• **EXCERPTED DATA**:
-- BEGIN --

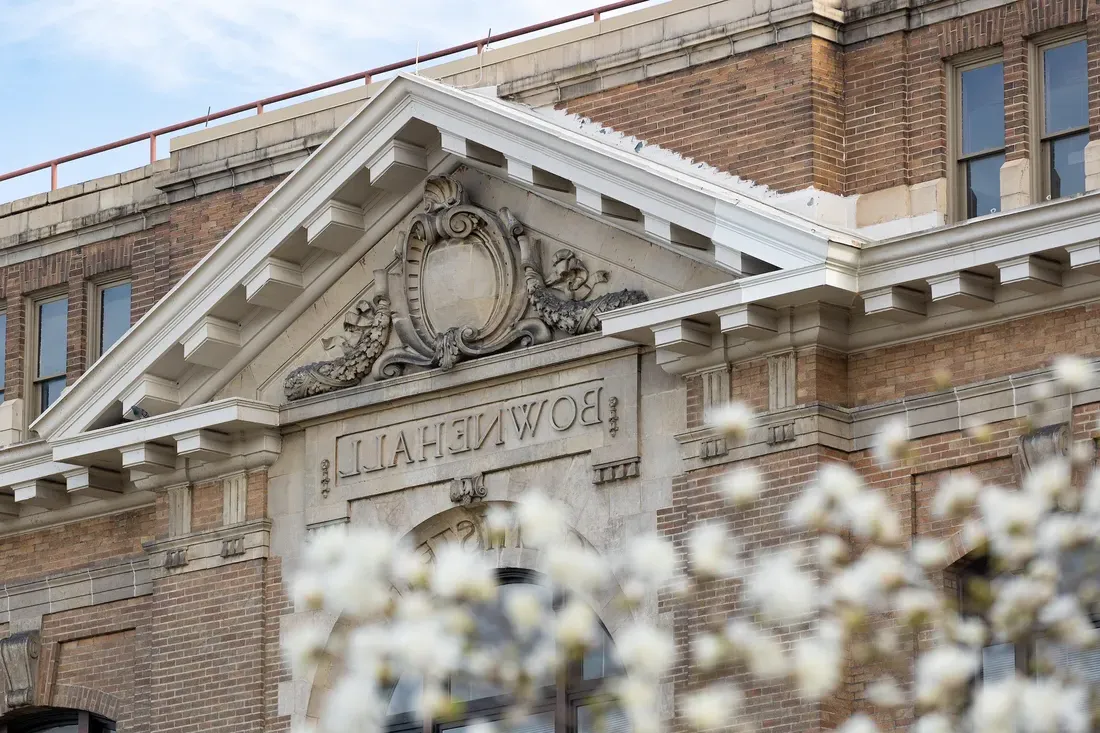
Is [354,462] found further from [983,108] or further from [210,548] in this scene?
[983,108]

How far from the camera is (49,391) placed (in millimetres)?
27688

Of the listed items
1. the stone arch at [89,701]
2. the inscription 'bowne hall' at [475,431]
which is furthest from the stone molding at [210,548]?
the stone arch at [89,701]

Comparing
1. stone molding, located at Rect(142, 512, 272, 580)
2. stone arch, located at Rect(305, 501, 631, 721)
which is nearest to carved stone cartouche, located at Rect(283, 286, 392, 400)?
stone molding, located at Rect(142, 512, 272, 580)

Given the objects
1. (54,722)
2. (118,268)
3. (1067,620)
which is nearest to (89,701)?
(54,722)

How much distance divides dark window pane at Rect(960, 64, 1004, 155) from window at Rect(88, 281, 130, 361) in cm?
1038

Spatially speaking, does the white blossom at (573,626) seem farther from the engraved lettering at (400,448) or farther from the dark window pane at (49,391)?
the dark window pane at (49,391)

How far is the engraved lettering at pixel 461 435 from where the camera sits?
22719mm

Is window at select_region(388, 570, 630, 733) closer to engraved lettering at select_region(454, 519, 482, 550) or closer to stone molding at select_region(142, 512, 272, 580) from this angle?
engraved lettering at select_region(454, 519, 482, 550)

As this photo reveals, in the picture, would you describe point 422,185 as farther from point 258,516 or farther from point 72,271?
point 72,271

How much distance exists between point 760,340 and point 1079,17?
3888mm

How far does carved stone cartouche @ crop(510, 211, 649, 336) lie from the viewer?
21844 mm

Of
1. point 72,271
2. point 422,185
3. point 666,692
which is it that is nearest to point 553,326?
point 422,185

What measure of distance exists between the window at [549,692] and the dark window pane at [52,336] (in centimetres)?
729

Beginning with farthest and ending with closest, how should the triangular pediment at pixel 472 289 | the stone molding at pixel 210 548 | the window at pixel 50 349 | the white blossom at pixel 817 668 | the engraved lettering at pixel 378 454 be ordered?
the window at pixel 50 349 → the stone molding at pixel 210 548 → the engraved lettering at pixel 378 454 → the triangular pediment at pixel 472 289 → the white blossom at pixel 817 668
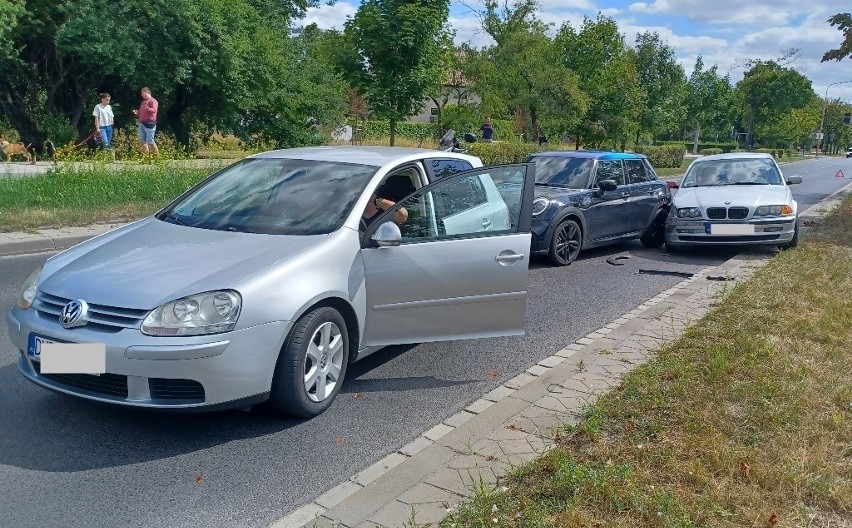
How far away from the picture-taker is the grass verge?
3139mm

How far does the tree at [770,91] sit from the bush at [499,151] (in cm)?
4297

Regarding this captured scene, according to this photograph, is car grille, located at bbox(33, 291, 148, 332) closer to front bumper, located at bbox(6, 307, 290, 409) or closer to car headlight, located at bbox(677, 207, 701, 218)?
front bumper, located at bbox(6, 307, 290, 409)

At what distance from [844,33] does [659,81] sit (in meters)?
19.6

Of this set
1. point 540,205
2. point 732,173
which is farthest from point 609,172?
point 732,173

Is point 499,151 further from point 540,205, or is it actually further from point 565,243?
point 540,205

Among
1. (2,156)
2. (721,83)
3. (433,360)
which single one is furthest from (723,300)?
(721,83)

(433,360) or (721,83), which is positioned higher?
(721,83)

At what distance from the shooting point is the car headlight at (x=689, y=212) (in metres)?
10.6

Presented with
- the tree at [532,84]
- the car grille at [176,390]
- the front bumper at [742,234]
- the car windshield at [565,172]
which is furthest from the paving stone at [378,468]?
the tree at [532,84]

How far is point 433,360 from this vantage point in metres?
5.60

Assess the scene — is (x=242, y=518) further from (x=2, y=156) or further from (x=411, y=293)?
(x=2, y=156)

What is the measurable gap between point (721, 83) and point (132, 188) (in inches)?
2044

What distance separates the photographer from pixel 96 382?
3797 millimetres

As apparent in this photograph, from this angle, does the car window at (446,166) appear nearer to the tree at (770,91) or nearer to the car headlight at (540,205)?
the car headlight at (540,205)
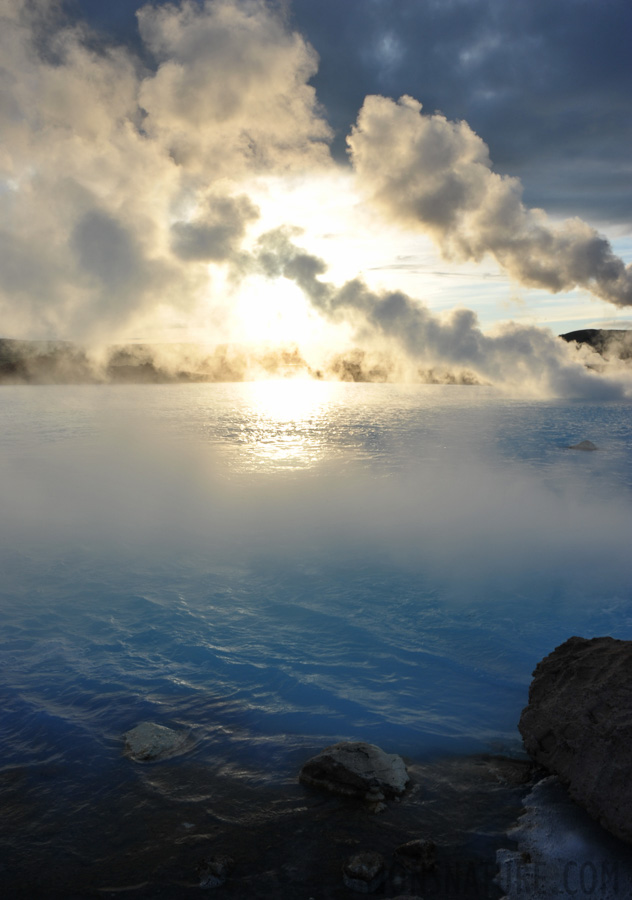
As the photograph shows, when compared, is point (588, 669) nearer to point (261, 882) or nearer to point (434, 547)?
point (261, 882)

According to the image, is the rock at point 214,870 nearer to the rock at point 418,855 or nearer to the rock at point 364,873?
the rock at point 364,873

-- END --

• **THE PROBLEM**:
Give the data again exactly as written, with all pictures left out.

• **PROBLEM SOLUTION**:
Is [354,462] found further from [983,108] or further from [210,548] in this scene?
[983,108]

How far from the camera is (49,391) placed (in millimetres)?
27688

Of the listed items
1. the stone arch at [89,701]
2. the inscription 'bowne hall' at [475,431]
which is furthest from the stone molding at [210,548]?
the stone arch at [89,701]

Comparing
1. stone molding, located at Rect(142, 512, 272, 580)
2. stone arch, located at Rect(305, 501, 631, 721)
which is nearest to carved stone cartouche, located at Rect(283, 286, 392, 400)?
stone molding, located at Rect(142, 512, 272, 580)

Given the objects
1. (54,722)
2. (118,268)
3. (1067,620)
which is nearest to (89,701)?
(54,722)

How much distance divides dark window pane at Rect(960, 64, 1004, 155) from window at Rect(88, 281, 130, 361) in cm?
1038

Spatially speaking, does the white blossom at (573,626) seem farther from the engraved lettering at (400,448) or farther from the dark window pane at (49,391)?
the dark window pane at (49,391)

How far is the engraved lettering at pixel 461 435 from where the camera sits?
22719mm

Is window at select_region(388, 570, 630, 733) closer to engraved lettering at select_region(454, 519, 482, 550) or closer to stone molding at select_region(142, 512, 272, 580) from this angle?
engraved lettering at select_region(454, 519, 482, 550)

As this photo reveals, in the picture, would you describe point 422,185 as farther from point 258,516 or farther from point 72,271?
point 72,271

How much distance exists between point 760,340 and point 1079,17?
3888mm

How far does carved stone cartouche @ crop(510, 211, 649, 336) lie from the viewer?
21844 mm

Of
1. point 72,271
2. point 422,185
3. point 666,692
which is it that is nearest to point 553,326?
point 422,185

What measure of distance exists between the window at [549,692] and the dark window pane at [52,336] (in centimetres)?
729

Beginning with farthest and ending with closest, how should the triangular pediment at pixel 472 289 | the stone molding at pixel 210 548 | the window at pixel 50 349 | the white blossom at pixel 817 668 | the engraved lettering at pixel 378 454 be ordered?
the window at pixel 50 349 → the stone molding at pixel 210 548 → the engraved lettering at pixel 378 454 → the triangular pediment at pixel 472 289 → the white blossom at pixel 817 668
How far away from the picture-taker is the grass verge?
3139mm

How far does the tree at [770,91] sit from the bush at [499,151] (in cm)?
4297

Regarding this captured scene, according to this photograph, is car grille, located at bbox(33, 291, 148, 332) closer to front bumper, located at bbox(6, 307, 290, 409) or closer to car headlight, located at bbox(677, 207, 701, 218)?
front bumper, located at bbox(6, 307, 290, 409)

At what distance from [844,33] does [659,81] sit (in meters)?
19.6

Of this set
1. point 540,205
2. point 732,173
which is farthest from point 609,172?
point 732,173

Is point 499,151 further from point 540,205, or is it actually further from point 565,243?
point 540,205

Among
1. (2,156)
2. (721,83)
3. (433,360)
which single one is furthest from (723,300)?
(721,83)

(433,360) or (721,83), which is positioned higher?
(721,83)

At what distance from the shooting point is the car headlight at (x=689, y=212) (in metres)?
10.6

Presented with
- the tree at [532,84]
- the car grille at [176,390]
- the front bumper at [742,234]
- the car windshield at [565,172]
which is furthest from the paving stone at [378,468]?
the tree at [532,84]

How far is point 433,360 from this vantage point in metres?
5.60

Assess the scene — is (x=242, y=518) further from (x=2, y=156) or further from (x=411, y=293)?
(x=2, y=156)

What is the measurable gap between point (721, 83) and point (132, 188) (in inches)?
2044

What distance separates the photographer from pixel 96 382?
3797 millimetres

As apparent in this photograph, from this angle, does the car window at (446,166) appear nearer to the tree at (770,91) or nearer to the car headlight at (540,205)?
the car headlight at (540,205)
As the photograph shows, when compared, is point (588, 669) nearer to point (261, 882) or nearer to point (434, 547)?
point (261, 882)

According to the image, is the rock at point 214,870 nearer to the rock at point 418,855 or nearer to the rock at point 364,873?
the rock at point 364,873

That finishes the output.